_Work instruction A_:
In the article on interfaith, intercultural and interracial families in the U.S., how many American couples live in mixed-religion homes according to the 2001 survey by the Graduate Center at the City University of New York?
_Work instruction B_:
Carry on the article about interfaith, intercultural and interracial families in the U.S. from its last sentence.
(Source text Opens)
Celebrating Diversity in the U.S.
November 21st, 2004 by sfuqua
Interfaith minister Susanna Stefanachi Macomb writes about the growing
trend of interfaith, intercultural and interracial families in the United
States
Rev. Susanna Stefanachi Macomb
July 2004
The great American philosopher Emerson spoke of "unity in
diversity", something that is foundational to the American ideal. To be
open to diversity in general is a very good first step. However, it seems to
me that unity in diversity is the greater call and aim. This unity requires a
certain quality of heart. It requires a love for all God's creatures,
great and small, irrespective and because of their infinite varieties in
color, culture, religious belief, gender, sexual preference, philosophy or
social and economic status.
Now grant you, this is easier said then done. Advances in technology and
communications, changes in the way we work, the ability to travel anywhere
— all have created a truly global village. People from all countries
are interacting with one another to an ever-increasing extent. Most societies
are still intrinsically tribal and segregated. However, our world is getting
smaller by the minute. Inevitably, people of different backgrounds are
getting to know one another, especially in the world's great
multicultural epicenters, our major urban cities. Invariably, many of these
folks of different backgrounds are falling in love, getting married and
having children.
Statistics show that approximately 1/3 of all new marriages now taking
place in the U.S. are intermarriages — that is interfaith,
intercultural or interracial in nature. A 2001 survey by the Graduate Center
at the City University of New York shows that 29 million American couples
(married or not) live in mixed-religion homes. One survey, according to the
NY Times, finds that 40 percent of Americans had dated someone of another
race.
When it comes to matter of religion and intermarriage in the U.S:
- Over forty percent of marriage-age Catholics marry outside the Church,
a doubling since the 1960s. - Three in ten Mormons are now in interfaith marriages.
- One in three Episcopalians and one in four Lutherans have married
outside their churches. - The Greek Orthodox Archdiocese of America reports that two-thirds of
its marriages are interfaith. - The number of Jewish-Christian couples doubled to one million during
the 1990s. - Four in ten Muslims are choosing non-Muslim spouses.
- The intermarriage rate approaches sixty percent for Buddhists, the
fastest-growing Eastern religion in the United States. - The only outdated statistic I could find with regard to intermarriage
in Hinduism is ten years old and states that 5 percent of Hindus live in
interfaith households.
Here are more numbers and facts:
- Of the over one million LEGAL immigrants a year entering the US, over
80 percent are non-European. The greatest numbers are from Latin America,
the Caribbean as well as Asian countries. - The U.S. census revealed that, among native born, married, Americans
ages 25-34 years old, over two-fifths of Hispanics and one-half of Asians
had spouses who belonged to a different ethnic or racial group. The number
of black-white couples alone tripled between the years of 1970 and 1991.
(Source text Closes)
(The data Opens)
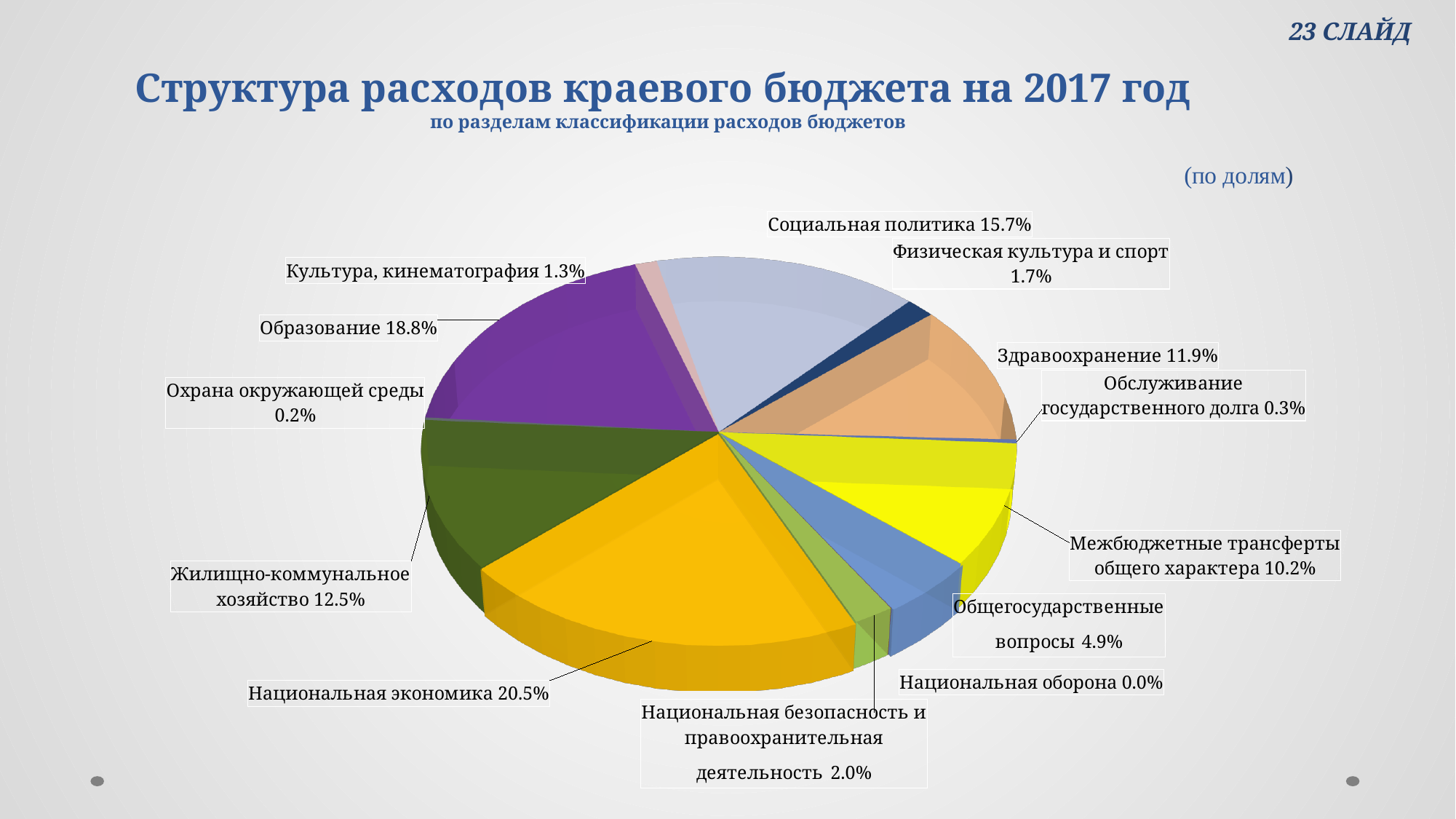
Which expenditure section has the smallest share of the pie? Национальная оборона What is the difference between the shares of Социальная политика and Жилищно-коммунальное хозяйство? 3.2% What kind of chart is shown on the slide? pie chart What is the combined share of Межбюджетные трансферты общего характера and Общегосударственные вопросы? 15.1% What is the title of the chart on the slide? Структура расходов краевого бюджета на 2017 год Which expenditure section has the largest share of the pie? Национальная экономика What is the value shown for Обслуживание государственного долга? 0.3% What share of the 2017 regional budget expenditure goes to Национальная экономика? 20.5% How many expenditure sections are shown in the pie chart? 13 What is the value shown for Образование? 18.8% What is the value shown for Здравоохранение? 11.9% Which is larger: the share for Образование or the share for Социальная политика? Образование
(The data Closes)
_Your response A_:
29 million American couples, married or not.

_Your response B_:
This is significant when we note that as recent as 1958 a white mother in
Monroe, N.C., called the police after her young daughter kissed a black
playmate on the cheek. The boy, Hanover Thompson, age 9, was then sentenced
to 14 years in prison for attempted rape. Outrageous but true. After failed
appeals, he was released following a public outcry. Today we have Clarence
Thomas, a conservative black supreme court justice who lives in Virginia,
married to a white woman, and ironically it was in Virginia that the case
of Loving v. Virginia struck down antimiscegnation laws. - 40 percent of all children born to an Asian or Pacific Islander parent
also have a non- Asian or non-Pacific Islander parent. The number of
Japanese-American children being born today who have one non-Japanese
parent jumped to 60 percent in recent years. Here we have come a long way
from World War II when we placed those of Japanese heritage in internment
camps. - Today, the world's most famous child of intermarriage is our
beloved Tiger Woods whose ancestry is a combination of black, Thai,
Chinese, white and Native American.
These diversity figures are quickly rising giving weight to the words of
Martin Luther King, "Hate cannot drive out hate. Only love can do
that."
As an interfaith minister, I have had the privilege of working with people
from an amazing variety of backgrounds. I have studied the world's great
traditions. Increasingly exposed to their teachings, their followers and
rituals, I learn more and more of the transcendence of this glorious
universe. After all, the essence of each tradition is alight with the same
fire. It is the lamps that are different.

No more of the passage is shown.